No interactions on record
No interactions on record
Explore head-to-head clinical comparisons of other medications in the same therapeutic classes.
Common clinical questions about ENULOSE vs FLAGYL ER, answered by our medical review team.
ENULOSE is a Laxative that works by Lactulose is a synthetic disaccharide that is not absorbed from the gastrointestinal tract. It is metabolized by colonic bacteria to form low molecular weight organic acids, which lower the colonic p H and increase osmotic pressure, resulting in increased stool volume and laxative effect. In hepatic encephalopathy, the acidification of the colon inhibits the growth of ammonia-producing bacteria and promotes the conversion of ammonia to ammonium ion, which is trapped in the colon and excreted, thereby reducing systemic ammonia levels.. FLAGYL ER is a Nitroimidazole Antibiotic that works by Metronidazole, a nitroimidazole antibiotic, undergoes intracellular reduction by bacterial nitroreductases, forming cytotoxic compounds that damage DNA and inhibit nucleic acid synthesis, selectively targeting anaerobic bacteria and protozoa.. They differ in pharmacokinetic profiles, FDA-approved indications, and side effect profiles.

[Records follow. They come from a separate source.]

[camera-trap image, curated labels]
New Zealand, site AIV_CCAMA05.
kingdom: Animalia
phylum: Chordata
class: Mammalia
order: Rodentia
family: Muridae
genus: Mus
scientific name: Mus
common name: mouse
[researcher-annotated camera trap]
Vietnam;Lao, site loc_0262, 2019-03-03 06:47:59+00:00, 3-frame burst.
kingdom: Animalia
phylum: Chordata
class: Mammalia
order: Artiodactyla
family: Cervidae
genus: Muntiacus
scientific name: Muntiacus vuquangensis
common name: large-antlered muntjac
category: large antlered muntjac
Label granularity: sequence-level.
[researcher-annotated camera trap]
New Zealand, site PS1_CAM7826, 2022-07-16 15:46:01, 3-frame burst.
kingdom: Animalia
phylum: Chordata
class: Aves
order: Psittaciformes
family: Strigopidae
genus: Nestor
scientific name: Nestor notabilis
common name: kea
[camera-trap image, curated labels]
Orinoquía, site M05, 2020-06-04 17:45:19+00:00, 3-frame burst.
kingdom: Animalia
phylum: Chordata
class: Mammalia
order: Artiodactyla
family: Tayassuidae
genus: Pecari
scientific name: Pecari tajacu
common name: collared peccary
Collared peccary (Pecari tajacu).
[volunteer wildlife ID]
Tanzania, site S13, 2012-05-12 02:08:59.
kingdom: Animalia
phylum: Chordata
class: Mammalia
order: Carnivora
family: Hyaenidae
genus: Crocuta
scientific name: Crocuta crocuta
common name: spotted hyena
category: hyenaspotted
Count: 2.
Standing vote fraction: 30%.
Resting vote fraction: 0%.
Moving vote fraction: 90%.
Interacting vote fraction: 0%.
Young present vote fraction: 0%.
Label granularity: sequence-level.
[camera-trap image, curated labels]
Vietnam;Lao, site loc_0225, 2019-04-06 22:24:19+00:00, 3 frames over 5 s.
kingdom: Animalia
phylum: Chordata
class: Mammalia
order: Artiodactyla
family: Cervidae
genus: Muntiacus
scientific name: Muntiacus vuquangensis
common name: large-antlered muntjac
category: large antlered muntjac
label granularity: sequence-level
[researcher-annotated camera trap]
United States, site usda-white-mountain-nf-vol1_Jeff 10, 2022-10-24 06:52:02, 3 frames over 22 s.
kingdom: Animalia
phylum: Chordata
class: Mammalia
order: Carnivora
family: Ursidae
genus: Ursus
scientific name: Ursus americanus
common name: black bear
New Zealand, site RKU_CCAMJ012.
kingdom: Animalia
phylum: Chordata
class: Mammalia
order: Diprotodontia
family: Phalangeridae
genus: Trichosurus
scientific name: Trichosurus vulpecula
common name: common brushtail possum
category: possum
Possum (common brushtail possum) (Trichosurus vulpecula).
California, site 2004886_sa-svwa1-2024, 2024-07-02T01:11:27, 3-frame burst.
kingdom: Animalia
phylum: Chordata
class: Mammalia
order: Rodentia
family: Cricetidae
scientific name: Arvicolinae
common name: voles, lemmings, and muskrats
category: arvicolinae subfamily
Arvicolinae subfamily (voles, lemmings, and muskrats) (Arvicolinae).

Potency comparisons between ENULOSE and FLAGYL ER depend on the specific clinical indication. These are agents from distinct pharmacological classes and are not directly interchangeable by dose. A physician or clinical pharmacist should guide any therapeutic switching decisions.
The standard adult dose of ENULOSE is: 15-45 m L orally once daily, titrated to produce 2-3 soft stools per day. Maximum 60 m L per day.. The standard adult dose of FLAGYL ER is: 750 mg orally once daily for 10 days for bacterial vaginosis.. Dosing should always be individualized based on indication, renal and hepatic function, age, and other patient factors.
No direct drug-drug interaction has been formally documented between ENULOSE and FLAGYL ER in current clinical databases. However, individual patient risk factors including other medications, organ function, and comorbidities should always be evaluated by a qualified healthcare provider.
The maternal-fetal safety profiles differ. ENULOSE is classified as Category C. Pregnancy Category B. No evidence of teratogenicity in animal studies; inadequate human data in first trimester. Second and third trimester: No known fetal risks associated with th. FLAGYL ER is classified as Category C. Trimester 1: Crosses placenta; contraindicated in first trimester due to risk of carcinogenicity in animal studies and potential teratogenicity; use only for life-threatening infec. Always consult a maternal-fetal medicine specialist before taking either drug during pregnancy or lactation.